Je ne saurais qu’appeler à la plus grande mesure les plus grands dragueurs d’entre vous (Momo si tu me lis !).
Mais la loi a, également, sa traduction dans le code du travail. L’article. L 1153-1. : constitue un harcèlement sexuel tout propos, acte ou comportement non désiré, verbal ou non verbal, à connotation sexuelle, ayant pour objet ou pour effet de porter atteinte aux droits et à la dignité d’une personne ou de créer un environnement intimidant, hostile, humiliant ou offensant.
La magnifique Laetitia ne peut elle pas considérer comme offensant de se faire draguer par le gros, boutonneux, myope et bête Robert, son collègue. Elle pourrait, même, trouver humiliant qu’il puisse, une seule seconde, envisager qu’elle soit intéressée par lui !!
Ce qui est assez cocasse, c’est que, selon un sondage opinionway, près d’un tiers des Français et des Françaises (31%) disent avoir eu une relation amoureuse au travail. Ce même sondage nous apprend que la moitié des personnes interrogées (51% des hommes et 49% des femmes) estime que l’environnement de travail est propice « au flirt, à la drague ou à la rencontre amoureuse ».
Il est incontestable que les Monica du monde entier doivent être protégées. Mais, peut-on ou doit-on empêcher un homme ou une femme de tomber amoureux de sa ou de son collègue. Où s’arrête la séduction où commence le harcèlement ?
La loi tranche quand « acte ou comportement non désiré, verbal ou non verbal, à connotation sexuelle crée un environnement intimidant, hostile, humiliant ou offensant »
Alors ami lecteur, si tu es salarié et que tu craques sur Laetitia, ta collègue, je saurais que trop te conseiller d’aller, immédiatement, te passer la tête sous l’eau froide. Mets-toi une gifle au lieu de lui faire une bise. Flagelle-toi plutôt que de lui offrir un café à la machine. Claque lui la porte au nez plutôt que de faire preuve de galanterie.
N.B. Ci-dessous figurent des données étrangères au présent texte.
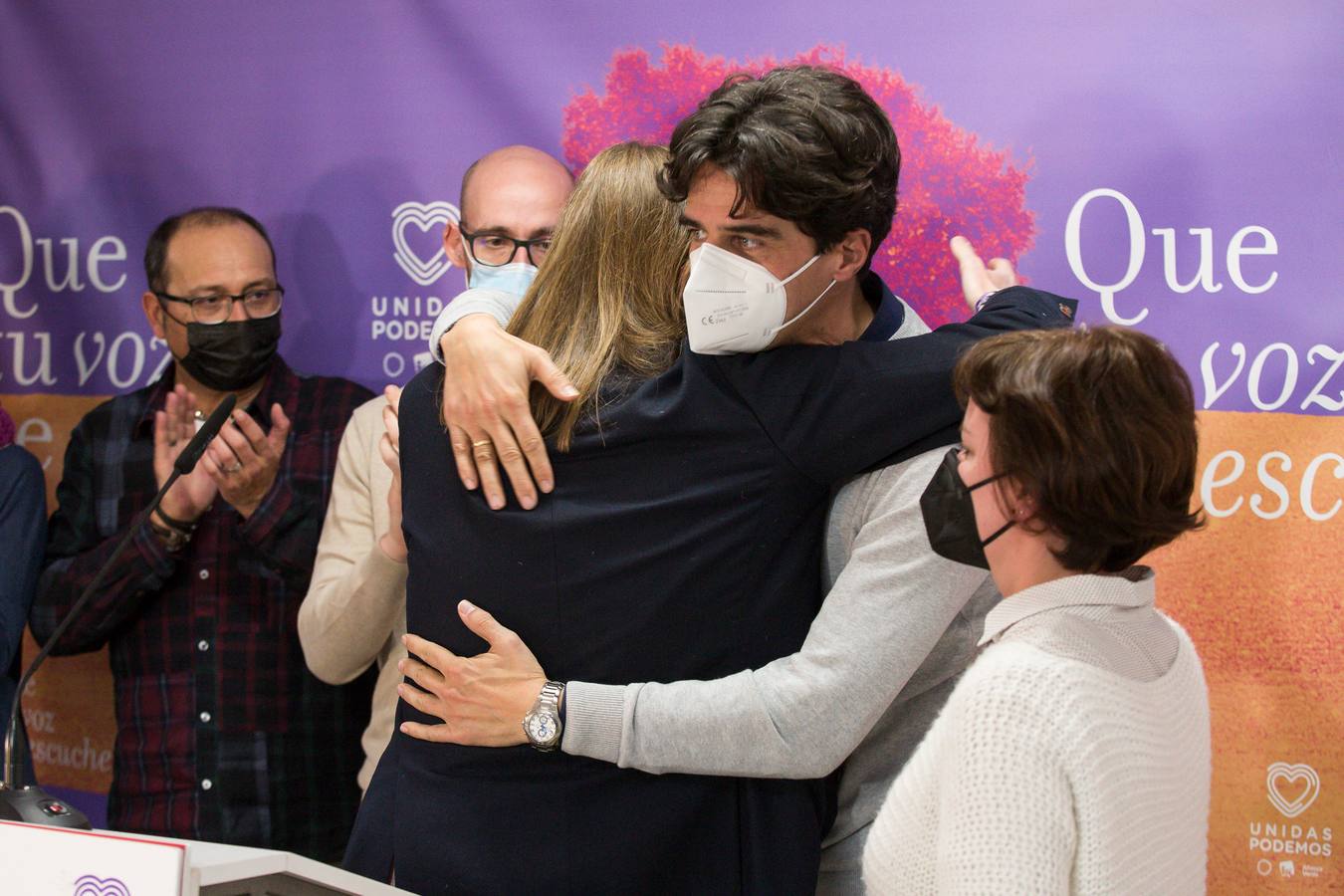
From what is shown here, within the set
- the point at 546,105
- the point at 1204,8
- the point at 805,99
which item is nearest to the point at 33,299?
the point at 546,105

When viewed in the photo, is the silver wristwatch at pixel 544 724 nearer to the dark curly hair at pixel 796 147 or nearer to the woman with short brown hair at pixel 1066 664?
the woman with short brown hair at pixel 1066 664

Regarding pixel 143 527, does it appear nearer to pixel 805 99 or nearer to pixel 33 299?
pixel 33 299

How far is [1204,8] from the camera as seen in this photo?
242 cm

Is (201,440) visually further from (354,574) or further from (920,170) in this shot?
(920,170)

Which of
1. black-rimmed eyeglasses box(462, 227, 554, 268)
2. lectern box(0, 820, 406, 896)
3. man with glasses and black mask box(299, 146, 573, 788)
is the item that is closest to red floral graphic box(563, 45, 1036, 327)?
man with glasses and black mask box(299, 146, 573, 788)

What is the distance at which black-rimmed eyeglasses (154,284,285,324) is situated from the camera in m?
2.92

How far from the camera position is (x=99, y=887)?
4.59 ft

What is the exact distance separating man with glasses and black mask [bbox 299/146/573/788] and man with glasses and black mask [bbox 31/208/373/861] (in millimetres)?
164

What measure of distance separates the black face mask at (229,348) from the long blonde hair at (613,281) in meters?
1.28

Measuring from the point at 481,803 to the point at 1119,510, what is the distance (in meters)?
0.87

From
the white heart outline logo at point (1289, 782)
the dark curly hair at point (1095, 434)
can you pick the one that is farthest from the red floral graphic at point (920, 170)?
the dark curly hair at point (1095, 434)

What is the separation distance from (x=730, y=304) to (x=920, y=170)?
111cm

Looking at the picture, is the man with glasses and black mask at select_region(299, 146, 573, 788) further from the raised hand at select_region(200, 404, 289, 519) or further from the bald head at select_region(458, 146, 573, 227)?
the raised hand at select_region(200, 404, 289, 519)

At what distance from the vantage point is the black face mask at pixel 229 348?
9.52 feet
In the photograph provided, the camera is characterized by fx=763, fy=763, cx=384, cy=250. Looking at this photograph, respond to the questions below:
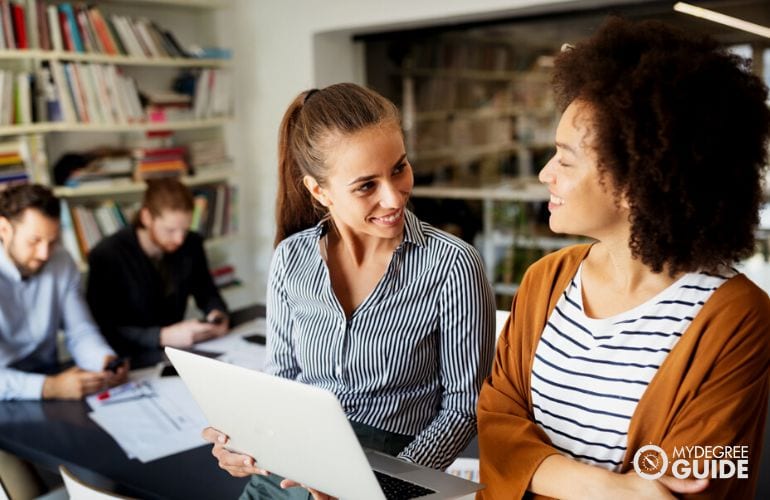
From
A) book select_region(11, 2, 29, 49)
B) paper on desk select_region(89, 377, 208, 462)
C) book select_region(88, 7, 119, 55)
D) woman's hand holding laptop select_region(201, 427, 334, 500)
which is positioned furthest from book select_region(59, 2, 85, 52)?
woman's hand holding laptop select_region(201, 427, 334, 500)

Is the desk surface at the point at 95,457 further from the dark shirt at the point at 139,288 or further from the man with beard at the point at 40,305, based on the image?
the dark shirt at the point at 139,288

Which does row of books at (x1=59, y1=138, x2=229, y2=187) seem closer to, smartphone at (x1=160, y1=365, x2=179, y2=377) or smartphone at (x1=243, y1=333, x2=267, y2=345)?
smartphone at (x1=243, y1=333, x2=267, y2=345)

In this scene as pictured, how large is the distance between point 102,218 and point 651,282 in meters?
3.42

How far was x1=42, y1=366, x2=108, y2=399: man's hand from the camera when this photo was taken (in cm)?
220

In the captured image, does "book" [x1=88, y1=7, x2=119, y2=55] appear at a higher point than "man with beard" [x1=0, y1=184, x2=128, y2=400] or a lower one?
higher

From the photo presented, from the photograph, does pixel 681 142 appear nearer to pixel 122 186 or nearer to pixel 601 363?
pixel 601 363

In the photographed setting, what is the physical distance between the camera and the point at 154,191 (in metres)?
3.05

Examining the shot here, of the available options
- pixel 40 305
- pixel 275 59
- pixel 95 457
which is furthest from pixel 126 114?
pixel 95 457

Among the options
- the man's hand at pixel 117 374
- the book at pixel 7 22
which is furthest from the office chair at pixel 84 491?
the book at pixel 7 22

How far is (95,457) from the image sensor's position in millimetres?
1828

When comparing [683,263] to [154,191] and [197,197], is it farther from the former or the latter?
[197,197]

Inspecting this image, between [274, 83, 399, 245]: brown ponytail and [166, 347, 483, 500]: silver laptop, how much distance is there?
46 centimetres

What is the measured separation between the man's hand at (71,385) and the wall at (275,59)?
2.58m

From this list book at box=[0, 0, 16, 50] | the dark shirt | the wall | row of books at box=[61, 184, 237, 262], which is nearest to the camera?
the dark shirt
Mais si tu craques sur une subordonnée, alors démissionne et déménage aux antipodes sans plus attendre.
En effet, là où naïvement tu imagines avoir trouvé le grand amour en écoutant « My heart will go on » de Céline Dion, tu risques de te retrouver à tâter de la matraque du gros Roger, maton de son Etat !
Il faut que tu saches que la loi sur le harcèlement prévoit une peine d’emprisonnement d’une année !
Bon d’un autre coté, si vraiment tu écoutais du Céline Dion, tu mériterais la prison…
( à toutes fins utiles, et pour les mauvaises langues, je précise que lorsque je suis parti vivre à Buenos Aires, j’étais étudiant !)
Personne ne doutera de l’intérêt des lois. Une loi qui protège la veuve et l’orphelin, les plus faibles contre le pouvoir des plus forts. Une loi qui évite les excès. Une loi qui permet le respect d’une certaine justice et la cohésion sociale.
Mais à force de faire des lois qui essayent de tout prévoir, ne risque-t-on pas de déresponsabiliser l’individu ? Ne sommes nous pas en train de sacrifier la liberté individuelle sur l’autel de l’interêt général et du bien pensant ?
Tout devient réglementé, encadré et sanctionnable… Par exemple, pourquoi se fatiguer à éduquer ses enfants ? Offrons leur un exemplaire du code pénal !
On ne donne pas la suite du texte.